Treat-and-Extend Maintains Vision Gains Long-term in Clinical Trials and Real-world Practice


  1. Rofagha S, Bhisitkul RB, Boyer DS, et al, SEVEN-UP Study Group. Seven-year Outcomes in Ranibizumab-Treated Patients in ANCHOR, MARINA, and HORIZON: A Multicenter Cohort Study (SEVEN-UP). Ophthalmology. 2013;120(11):2292-9. 
  2. Comparison of Age-related Macular Degeneration Treatments Trials (CATT) Research Group; Maguire MG, Martin DF, Ying GS, et al. Five-year outcomes with anti-vascular endothelial growth factor treatment of neovascular age-related macular degeneration: The Comparison of Age-Related Macular Degeneration Treatments Trials. Ophthalmology. 2016;123(8):1751-1761.
  3. Gillies MC, Campain A, Barthelmes D, et al, Fight Retinal Blindness Study Group. Long-term outcomes of treatment of neovascular age-related macular degeneration: data from an observational study. Ophthalmology. 2015;122(9):1837-1845.

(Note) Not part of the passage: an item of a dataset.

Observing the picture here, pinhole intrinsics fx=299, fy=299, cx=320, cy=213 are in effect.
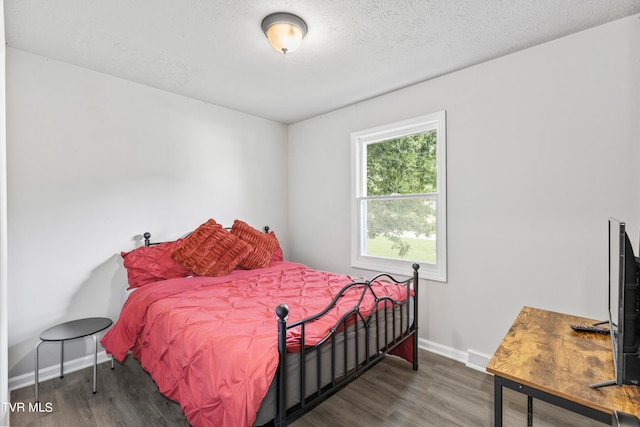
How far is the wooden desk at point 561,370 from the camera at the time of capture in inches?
41.5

  4. Kertes PJ, Galic IJ, Greve M, et al. Efficacy of a treat-and-extend regimen with ranibizumab in patients with neovascular age-related macular disease: a randomized clinical trial. JAMA Ophthalmol. 2020;138(3):244-250.
  5. Kertes PJ. Canadian treat-and-extend trial with ranibizumab in nAMD patients: CANTREAT 36-month extension results. Presentation at the American Society of Retina Specialists 2020 Virtual Annual Meeting, July 26-28, 2020. 
  6. Lukic M, Eleftheriadou M, Hamilton RD, et al. Four-year outcomes of aflibercept treatment for neovascular age-related macular degeneration: Results from real-life setting. Eur J Ophthalmol. 2020. Article first published online: June 25, 2020.
  7. Ohji M, Takahashi K, Okada AA, et al. Efficacy and safety of intravitreal aflibercept treat-and-extend regimens in exudative age-related macular degeneration: 52- and 96-week findings from ALTAIR. Adv Ther. 2020;37(3):1173-1187.